PİŞMAN DEĞİLİZ; ONUR DUYUYORUZ
Pişmanlık mı? Pişmanlık ne yaptığını bilmeyen, bilimsel düşünce sistematiğinden yoksun, ayakları yere basmayan duygusal coşkunluklarla hareket eden insanlara mahsus bir tutumdur. Biz bilimsel sosyalizmi kavramış, yaptığı işin bedellerini ödemeyi göze alarak hareket eden insanlarız. Bu yüzden de attığımız her adımı bilinçle atıyoruz. Ne mesleğimizi ne de bedeller ödeyerek kazandığımız saygınlığımızı dosyada ‘gizli ad’ koydukları ajan provokatörlerin söz ettiği mantık dışı, küçük işleri yaparak riske atmadık, hiçbir zaman da atmayız. Bakanlığın polisleri savcıları tam da bu yüzden arkadaşlarımızı tutuklamak için delil üretmek, sahtecilik yapmak zorunda kaldılar.

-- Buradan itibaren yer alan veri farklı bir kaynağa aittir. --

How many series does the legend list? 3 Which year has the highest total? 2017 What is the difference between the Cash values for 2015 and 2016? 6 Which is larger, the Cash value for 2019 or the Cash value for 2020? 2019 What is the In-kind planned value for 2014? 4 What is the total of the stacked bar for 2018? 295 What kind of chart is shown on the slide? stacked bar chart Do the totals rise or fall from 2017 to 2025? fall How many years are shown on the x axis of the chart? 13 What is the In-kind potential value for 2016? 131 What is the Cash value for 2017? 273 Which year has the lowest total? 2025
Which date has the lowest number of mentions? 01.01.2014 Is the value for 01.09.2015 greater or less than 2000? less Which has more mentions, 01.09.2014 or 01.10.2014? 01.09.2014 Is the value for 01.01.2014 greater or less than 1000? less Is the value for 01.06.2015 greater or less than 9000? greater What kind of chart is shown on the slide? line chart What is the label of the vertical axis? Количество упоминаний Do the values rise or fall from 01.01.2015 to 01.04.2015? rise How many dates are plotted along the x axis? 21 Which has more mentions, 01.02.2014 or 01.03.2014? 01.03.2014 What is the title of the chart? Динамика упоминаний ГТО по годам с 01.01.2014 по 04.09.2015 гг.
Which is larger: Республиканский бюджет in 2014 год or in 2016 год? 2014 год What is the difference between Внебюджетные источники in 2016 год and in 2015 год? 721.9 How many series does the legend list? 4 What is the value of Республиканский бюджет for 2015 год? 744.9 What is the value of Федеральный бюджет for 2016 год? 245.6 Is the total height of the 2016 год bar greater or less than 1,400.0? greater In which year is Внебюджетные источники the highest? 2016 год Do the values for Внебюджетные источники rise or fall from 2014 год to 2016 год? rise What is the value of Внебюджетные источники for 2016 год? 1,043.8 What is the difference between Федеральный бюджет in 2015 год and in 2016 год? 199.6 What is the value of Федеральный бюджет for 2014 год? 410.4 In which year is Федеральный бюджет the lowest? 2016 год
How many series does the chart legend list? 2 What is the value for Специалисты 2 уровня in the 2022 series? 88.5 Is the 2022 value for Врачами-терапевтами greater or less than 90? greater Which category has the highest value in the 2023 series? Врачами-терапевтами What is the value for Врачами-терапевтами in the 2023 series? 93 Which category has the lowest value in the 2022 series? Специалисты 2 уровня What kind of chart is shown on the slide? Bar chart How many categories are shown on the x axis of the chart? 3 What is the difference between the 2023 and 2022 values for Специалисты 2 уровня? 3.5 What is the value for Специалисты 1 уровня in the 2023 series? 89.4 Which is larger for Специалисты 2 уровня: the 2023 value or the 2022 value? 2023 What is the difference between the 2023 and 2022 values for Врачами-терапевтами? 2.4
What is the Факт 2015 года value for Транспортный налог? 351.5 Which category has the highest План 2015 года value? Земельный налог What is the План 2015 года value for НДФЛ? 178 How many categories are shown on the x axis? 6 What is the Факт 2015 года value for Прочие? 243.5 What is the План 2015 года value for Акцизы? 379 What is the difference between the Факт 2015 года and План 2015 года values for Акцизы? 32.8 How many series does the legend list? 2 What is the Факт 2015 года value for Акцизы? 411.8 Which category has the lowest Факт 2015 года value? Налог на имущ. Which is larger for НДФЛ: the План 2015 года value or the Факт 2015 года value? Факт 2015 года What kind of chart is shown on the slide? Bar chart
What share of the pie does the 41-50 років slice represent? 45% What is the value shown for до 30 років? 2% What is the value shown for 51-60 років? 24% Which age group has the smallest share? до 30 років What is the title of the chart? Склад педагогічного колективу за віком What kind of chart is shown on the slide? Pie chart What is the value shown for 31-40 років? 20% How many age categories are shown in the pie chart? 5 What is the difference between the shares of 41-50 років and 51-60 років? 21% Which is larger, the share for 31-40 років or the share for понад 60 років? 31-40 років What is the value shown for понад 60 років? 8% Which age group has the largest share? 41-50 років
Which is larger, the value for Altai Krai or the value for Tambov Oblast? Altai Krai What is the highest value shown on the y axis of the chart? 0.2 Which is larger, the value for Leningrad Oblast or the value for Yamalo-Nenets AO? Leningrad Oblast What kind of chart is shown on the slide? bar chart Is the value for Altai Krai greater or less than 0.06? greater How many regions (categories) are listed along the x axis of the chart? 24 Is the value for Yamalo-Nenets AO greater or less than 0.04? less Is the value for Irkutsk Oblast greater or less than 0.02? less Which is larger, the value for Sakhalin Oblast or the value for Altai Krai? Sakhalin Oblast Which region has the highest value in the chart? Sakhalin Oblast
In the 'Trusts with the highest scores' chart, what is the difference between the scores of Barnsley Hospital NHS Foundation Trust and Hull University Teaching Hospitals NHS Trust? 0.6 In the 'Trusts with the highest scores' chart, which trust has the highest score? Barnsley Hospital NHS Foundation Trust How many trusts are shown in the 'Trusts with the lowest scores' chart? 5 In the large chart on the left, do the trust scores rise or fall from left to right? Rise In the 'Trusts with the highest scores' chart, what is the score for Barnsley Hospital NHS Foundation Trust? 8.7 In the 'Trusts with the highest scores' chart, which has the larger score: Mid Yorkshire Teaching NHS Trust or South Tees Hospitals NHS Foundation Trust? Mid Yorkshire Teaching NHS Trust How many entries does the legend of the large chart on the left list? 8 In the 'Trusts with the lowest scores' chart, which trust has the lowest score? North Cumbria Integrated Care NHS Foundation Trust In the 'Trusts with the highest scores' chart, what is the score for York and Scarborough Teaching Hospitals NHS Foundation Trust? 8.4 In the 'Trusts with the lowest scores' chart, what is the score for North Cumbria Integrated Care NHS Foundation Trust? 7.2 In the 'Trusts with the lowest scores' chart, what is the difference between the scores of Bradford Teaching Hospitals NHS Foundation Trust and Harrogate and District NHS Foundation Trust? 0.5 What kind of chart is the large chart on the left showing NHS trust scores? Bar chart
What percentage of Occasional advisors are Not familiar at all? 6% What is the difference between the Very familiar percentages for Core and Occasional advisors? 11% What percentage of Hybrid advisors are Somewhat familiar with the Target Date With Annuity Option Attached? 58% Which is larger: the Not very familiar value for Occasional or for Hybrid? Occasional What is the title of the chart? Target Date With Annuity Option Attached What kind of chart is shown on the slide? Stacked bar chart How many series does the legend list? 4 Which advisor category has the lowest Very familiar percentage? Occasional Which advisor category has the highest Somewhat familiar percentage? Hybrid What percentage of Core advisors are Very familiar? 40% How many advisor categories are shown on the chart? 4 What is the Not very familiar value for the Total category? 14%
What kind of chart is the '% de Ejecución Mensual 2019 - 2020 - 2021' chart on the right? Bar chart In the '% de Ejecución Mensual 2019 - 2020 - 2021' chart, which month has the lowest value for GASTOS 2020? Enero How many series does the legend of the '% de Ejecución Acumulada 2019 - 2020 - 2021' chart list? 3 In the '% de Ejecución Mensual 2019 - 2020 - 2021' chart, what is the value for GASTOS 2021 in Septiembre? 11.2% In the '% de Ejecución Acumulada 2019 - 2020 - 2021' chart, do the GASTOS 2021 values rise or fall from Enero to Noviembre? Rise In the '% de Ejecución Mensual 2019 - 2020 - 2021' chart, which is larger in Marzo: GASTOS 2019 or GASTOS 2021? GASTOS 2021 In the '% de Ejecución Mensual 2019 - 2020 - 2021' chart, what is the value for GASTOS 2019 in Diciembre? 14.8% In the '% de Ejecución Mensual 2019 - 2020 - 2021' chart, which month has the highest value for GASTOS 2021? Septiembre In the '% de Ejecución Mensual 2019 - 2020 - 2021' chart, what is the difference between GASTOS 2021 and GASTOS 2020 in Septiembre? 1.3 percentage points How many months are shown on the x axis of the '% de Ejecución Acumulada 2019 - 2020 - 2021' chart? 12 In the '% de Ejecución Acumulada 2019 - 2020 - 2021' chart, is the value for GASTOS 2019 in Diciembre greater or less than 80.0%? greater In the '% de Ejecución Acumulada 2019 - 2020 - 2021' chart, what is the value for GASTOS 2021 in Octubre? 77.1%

Kararda bahsi geçen ‘Meydana gelebilecek tehlikenin büyüklüğü’ konusunda haklıdırlar. Mussolini kadar açık söylenmese de verilen karardan onunla aynı fikirde olduklarını anlıyoruz. Devrimci avukatlar sermaye düzeni ve faşist diktatörlükler için her zaman için büyük bir tehlikedir.
İtiraf ediyoruz verilen cezaların büyüklüğü ile saklı bir gurur duyduğumuzu. O kararların gelecek günlerde faşizme karşı ne kadar etkili mücadele ettiğimizin bir ispatı olarak gösterileceğine öyle eminiz ki.
VE TEŞEKKÜR
Hukuka aykırılıklar karşısında tüm gözdağı ve baskılara rağmen gerçekleri ifade etmekten çekinmeyen, isimlerini tek tek sayamayacağımız 39 baroya ve saygıdeğer başkanlarına,
9 ayrı hapishaneye dağıtıldığımız durumlarda bile ziyaretlerimizden vazgeçmeyen, duruşmalarda bizi yalnız bırakmayan sevgili dostlarımıza,
Dosyamıza çalışmak için uzun mesailer harcayan, günler süren duruşmalar boyunca tutuklu arkadaşlarımızı yalnız bırakmamak için mahkeme başkanının saygısız ve fütursuz tavrına katlanan ülkenin en iyi ceza avukatlarına, avukatlarımıza teşekkür ediyoruz.